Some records
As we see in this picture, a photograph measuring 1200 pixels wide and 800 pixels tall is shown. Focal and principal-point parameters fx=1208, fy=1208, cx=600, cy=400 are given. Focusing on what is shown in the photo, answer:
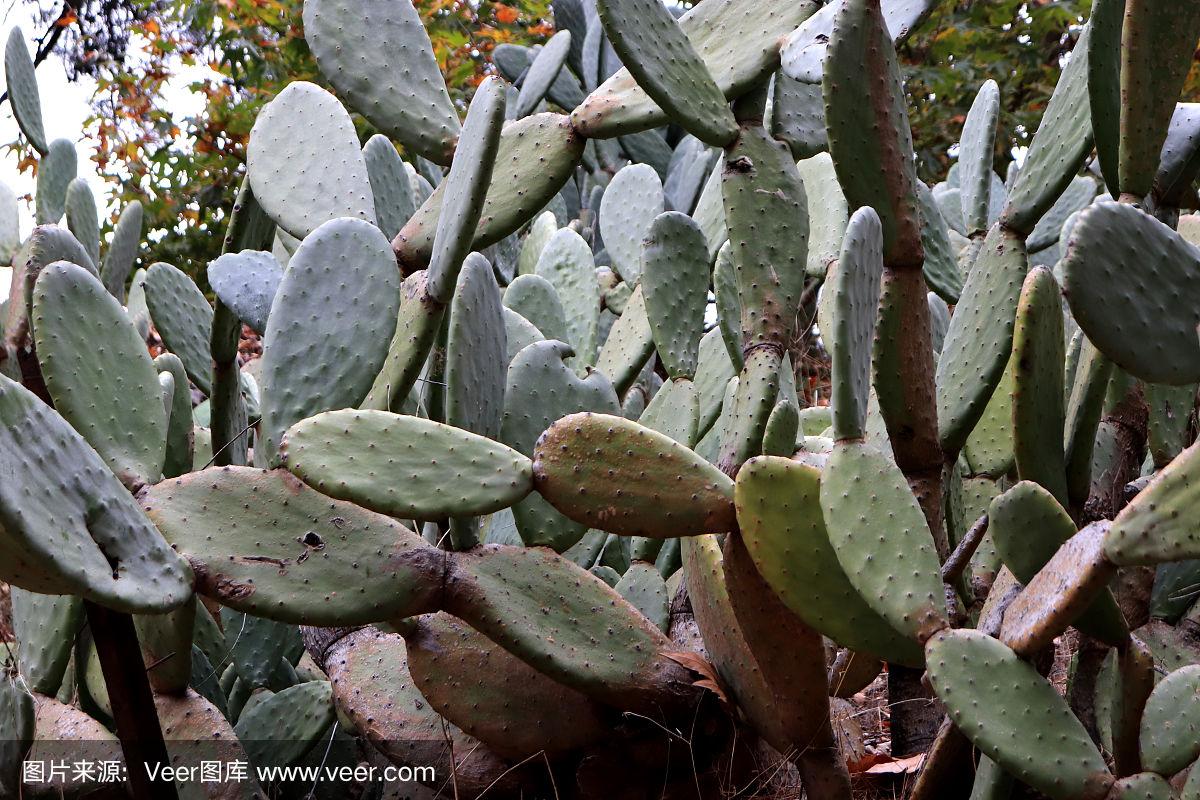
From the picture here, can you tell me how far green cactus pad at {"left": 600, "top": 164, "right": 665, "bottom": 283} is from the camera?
9.25ft

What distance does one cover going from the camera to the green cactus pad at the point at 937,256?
6.94ft

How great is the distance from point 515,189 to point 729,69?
1.24 feet

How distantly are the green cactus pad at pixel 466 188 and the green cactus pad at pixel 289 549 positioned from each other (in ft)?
1.15

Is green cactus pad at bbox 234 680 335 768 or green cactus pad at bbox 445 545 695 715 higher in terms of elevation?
green cactus pad at bbox 445 545 695 715

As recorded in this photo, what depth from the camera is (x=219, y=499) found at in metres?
1.37

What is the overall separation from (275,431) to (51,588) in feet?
1.15

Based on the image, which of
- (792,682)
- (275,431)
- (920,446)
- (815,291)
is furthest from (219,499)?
(815,291)

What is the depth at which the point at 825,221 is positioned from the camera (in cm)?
239

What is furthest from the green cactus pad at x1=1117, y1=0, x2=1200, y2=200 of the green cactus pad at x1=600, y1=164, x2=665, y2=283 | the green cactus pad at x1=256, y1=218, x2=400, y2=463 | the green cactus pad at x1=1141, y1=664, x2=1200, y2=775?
the green cactus pad at x1=600, y1=164, x2=665, y2=283

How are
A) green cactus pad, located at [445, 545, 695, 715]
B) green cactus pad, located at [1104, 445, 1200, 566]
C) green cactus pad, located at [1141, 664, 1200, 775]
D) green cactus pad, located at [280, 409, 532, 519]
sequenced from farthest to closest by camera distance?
1. green cactus pad, located at [445, 545, 695, 715]
2. green cactus pad, located at [280, 409, 532, 519]
3. green cactus pad, located at [1141, 664, 1200, 775]
4. green cactus pad, located at [1104, 445, 1200, 566]

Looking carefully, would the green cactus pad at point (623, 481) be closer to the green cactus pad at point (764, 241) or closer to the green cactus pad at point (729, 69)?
the green cactus pad at point (764, 241)

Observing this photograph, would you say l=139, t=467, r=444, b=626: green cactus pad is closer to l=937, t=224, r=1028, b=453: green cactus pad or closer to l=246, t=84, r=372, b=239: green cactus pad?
l=246, t=84, r=372, b=239: green cactus pad

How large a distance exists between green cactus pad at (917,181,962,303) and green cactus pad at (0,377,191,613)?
139cm

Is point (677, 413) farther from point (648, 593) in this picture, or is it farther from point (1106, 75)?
point (1106, 75)
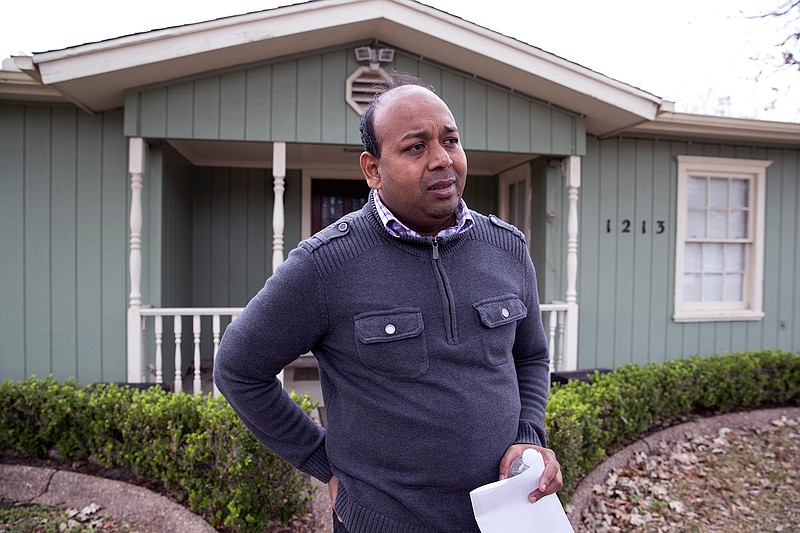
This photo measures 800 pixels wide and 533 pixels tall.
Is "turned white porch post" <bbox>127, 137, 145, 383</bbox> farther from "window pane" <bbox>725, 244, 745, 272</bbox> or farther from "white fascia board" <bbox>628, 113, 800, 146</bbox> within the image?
"window pane" <bbox>725, 244, 745, 272</bbox>

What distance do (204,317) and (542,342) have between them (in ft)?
19.6

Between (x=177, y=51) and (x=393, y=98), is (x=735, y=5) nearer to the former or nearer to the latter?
(x=177, y=51)

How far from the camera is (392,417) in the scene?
122 centimetres

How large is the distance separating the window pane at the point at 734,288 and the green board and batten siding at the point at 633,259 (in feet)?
1.01

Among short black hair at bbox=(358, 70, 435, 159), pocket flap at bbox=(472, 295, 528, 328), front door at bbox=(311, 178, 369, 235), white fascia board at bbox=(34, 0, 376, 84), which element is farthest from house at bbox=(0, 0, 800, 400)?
pocket flap at bbox=(472, 295, 528, 328)

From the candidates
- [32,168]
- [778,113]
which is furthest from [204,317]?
[778,113]

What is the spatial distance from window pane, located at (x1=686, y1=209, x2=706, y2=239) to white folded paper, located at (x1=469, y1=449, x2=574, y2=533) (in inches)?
226

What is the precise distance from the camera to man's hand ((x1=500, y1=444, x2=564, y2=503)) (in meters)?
1.28

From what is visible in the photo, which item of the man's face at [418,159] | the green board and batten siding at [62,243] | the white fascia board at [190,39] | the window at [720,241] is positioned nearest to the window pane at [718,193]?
the window at [720,241]

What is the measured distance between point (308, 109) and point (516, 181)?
9.37ft

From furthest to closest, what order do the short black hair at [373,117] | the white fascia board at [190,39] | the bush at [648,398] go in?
the white fascia board at [190,39], the bush at [648,398], the short black hair at [373,117]

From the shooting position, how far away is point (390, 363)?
1217mm

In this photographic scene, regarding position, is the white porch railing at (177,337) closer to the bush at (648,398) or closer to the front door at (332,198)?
the bush at (648,398)

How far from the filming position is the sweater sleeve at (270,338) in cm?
122
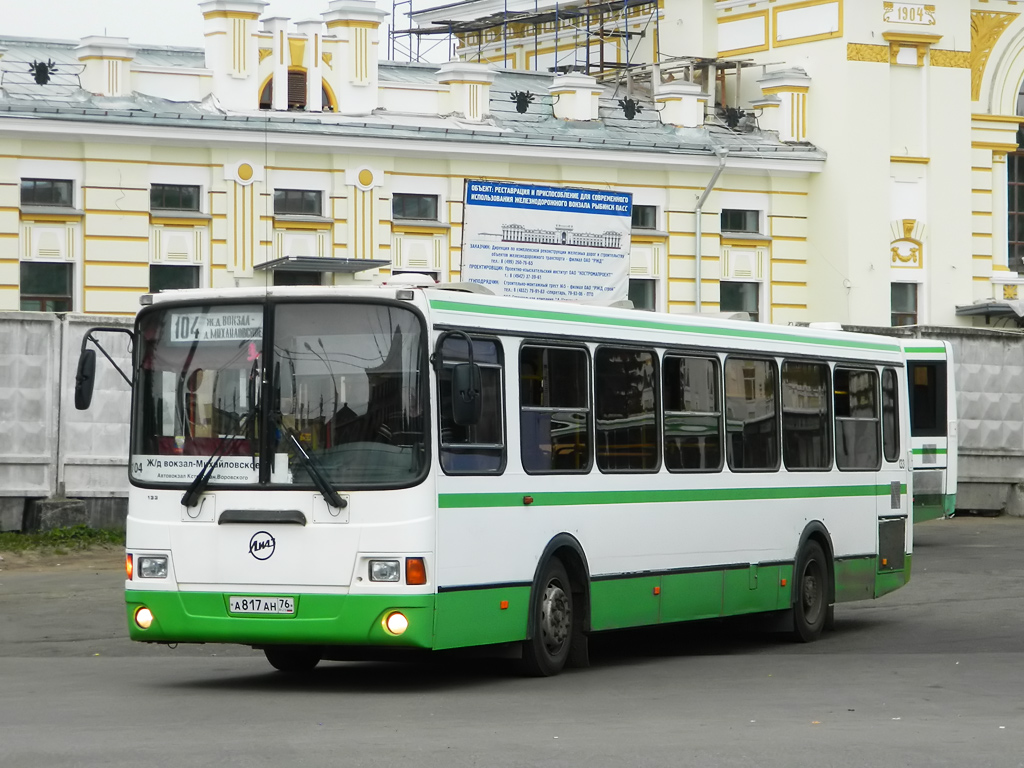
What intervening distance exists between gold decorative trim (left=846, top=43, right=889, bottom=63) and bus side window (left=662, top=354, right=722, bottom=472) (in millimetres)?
28159

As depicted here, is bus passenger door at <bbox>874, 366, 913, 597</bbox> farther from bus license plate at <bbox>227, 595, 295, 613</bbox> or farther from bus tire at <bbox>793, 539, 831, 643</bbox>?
bus license plate at <bbox>227, 595, 295, 613</bbox>

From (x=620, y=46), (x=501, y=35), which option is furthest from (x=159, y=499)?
(x=501, y=35)

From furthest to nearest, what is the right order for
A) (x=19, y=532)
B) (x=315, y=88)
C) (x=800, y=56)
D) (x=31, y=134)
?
(x=800, y=56) < (x=315, y=88) < (x=31, y=134) < (x=19, y=532)

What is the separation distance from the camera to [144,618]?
11.9 m

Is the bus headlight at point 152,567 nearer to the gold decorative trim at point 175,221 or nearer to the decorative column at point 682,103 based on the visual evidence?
the gold decorative trim at point 175,221

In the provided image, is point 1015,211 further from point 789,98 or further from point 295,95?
point 295,95

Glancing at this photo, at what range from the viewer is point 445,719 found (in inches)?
410

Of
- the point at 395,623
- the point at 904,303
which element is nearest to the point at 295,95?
the point at 904,303

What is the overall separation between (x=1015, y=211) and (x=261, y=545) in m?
36.8

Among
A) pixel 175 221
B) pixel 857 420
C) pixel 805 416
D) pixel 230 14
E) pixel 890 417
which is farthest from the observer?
pixel 230 14

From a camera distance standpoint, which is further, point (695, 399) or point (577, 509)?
point (695, 399)

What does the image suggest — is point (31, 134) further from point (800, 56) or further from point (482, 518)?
point (482, 518)

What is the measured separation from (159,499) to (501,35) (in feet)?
138

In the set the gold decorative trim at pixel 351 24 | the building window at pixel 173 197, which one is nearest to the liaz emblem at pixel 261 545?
the building window at pixel 173 197
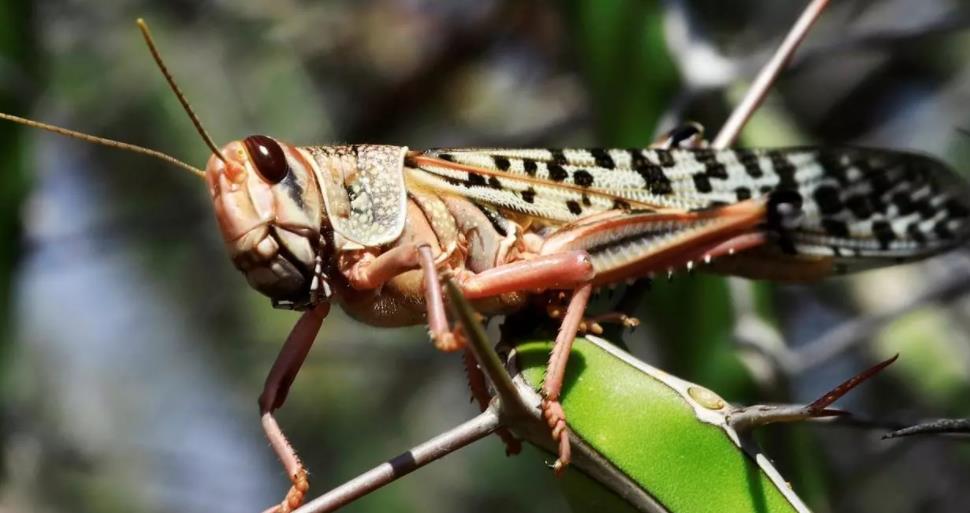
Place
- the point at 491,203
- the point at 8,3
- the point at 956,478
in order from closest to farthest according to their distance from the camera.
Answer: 1. the point at 491,203
2. the point at 8,3
3. the point at 956,478

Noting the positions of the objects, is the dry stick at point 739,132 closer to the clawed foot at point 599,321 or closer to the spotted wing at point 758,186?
the spotted wing at point 758,186

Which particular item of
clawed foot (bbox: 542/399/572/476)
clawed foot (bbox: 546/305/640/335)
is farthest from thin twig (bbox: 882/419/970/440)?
clawed foot (bbox: 546/305/640/335)

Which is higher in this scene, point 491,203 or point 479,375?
point 491,203

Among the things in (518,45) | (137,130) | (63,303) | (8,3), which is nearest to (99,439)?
(63,303)

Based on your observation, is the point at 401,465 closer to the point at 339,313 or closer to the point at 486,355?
the point at 486,355

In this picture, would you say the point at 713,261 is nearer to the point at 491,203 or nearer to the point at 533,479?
the point at 491,203

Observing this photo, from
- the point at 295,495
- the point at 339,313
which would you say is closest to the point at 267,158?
the point at 295,495

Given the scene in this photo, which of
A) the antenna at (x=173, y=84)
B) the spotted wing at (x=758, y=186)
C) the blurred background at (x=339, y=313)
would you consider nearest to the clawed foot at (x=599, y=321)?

▶ **STATED EXERCISE**:
Please arrange the material as a numbered list, beginning at its first line and stopping after the line that contains "4. green cactus". Leave out blank lines and the pictures.

▶ **FINISHED ANSWER**:
1. As we see in this picture, a photograph measuring 1200 pixels wide and 800 pixels tall is shown. Focal and principal-point parameters fx=1208, fy=1208, cx=600, cy=400 are given. Focusing on what is shown in the photo, answer:
2. From the picture here, can you tell me how far green cactus pad at {"left": 600, "top": 164, "right": 665, "bottom": 283} is from the camera?
3. 9.25ft
4. What distance does one cover going from the camera to the green cactus pad at the point at 937,256?
5. 6.94ft
6. How great is the distance from point 515,189 to point 729,69?
7. 1.24 feet
8. How distantly are the green cactus pad at pixel 466 188 and the green cactus pad at pixel 289 549 positioned from each other (in ft)?
9. 1.15
10. Is green cactus pad at bbox 234 680 335 768 or green cactus pad at bbox 445 545 695 715 higher in terms of elevation?
11. green cactus pad at bbox 445 545 695 715
12. As recorded in this photo, what depth from the camera is (x=219, y=499) found at in metres?
13. 1.37
14. What is the overall separation from (275,431) to (51,588) in feet?
15. 1.15
16. Based on the image, which of
17. - (792,682)
18. - (275,431)
19. - (920,446)
20. - (815,291)
21. is furthest from (219,499)?
22. (815,291)
23. What is the depth at which the point at 825,221 is positioned from the camera (in cm)?
24. 239
25. What is furthest from the green cactus pad at x1=1117, y1=0, x2=1200, y2=200 of the green cactus pad at x1=600, y1=164, x2=665, y2=283 | the green cactus pad at x1=256, y1=218, x2=400, y2=463 | the green cactus pad at x1=1141, y1=664, x2=1200, y2=775?
26. the green cactus pad at x1=600, y1=164, x2=665, y2=283
27. How are
28. A) green cactus pad, located at [445, 545, 695, 715]
29. B) green cactus pad, located at [1104, 445, 1200, 566]
30. C) green cactus pad, located at [1141, 664, 1200, 775]
31. D) green cactus pad, located at [280, 409, 532, 519]
32. sequenced from farthest to closest by camera distance?
33. 1. green cactus pad, located at [445, 545, 695, 715]
34. 2. green cactus pad, located at [280, 409, 532, 519]
35. 3. green cactus pad, located at [1141, 664, 1200, 775]
36. 4. green cactus pad, located at [1104, 445, 1200, 566]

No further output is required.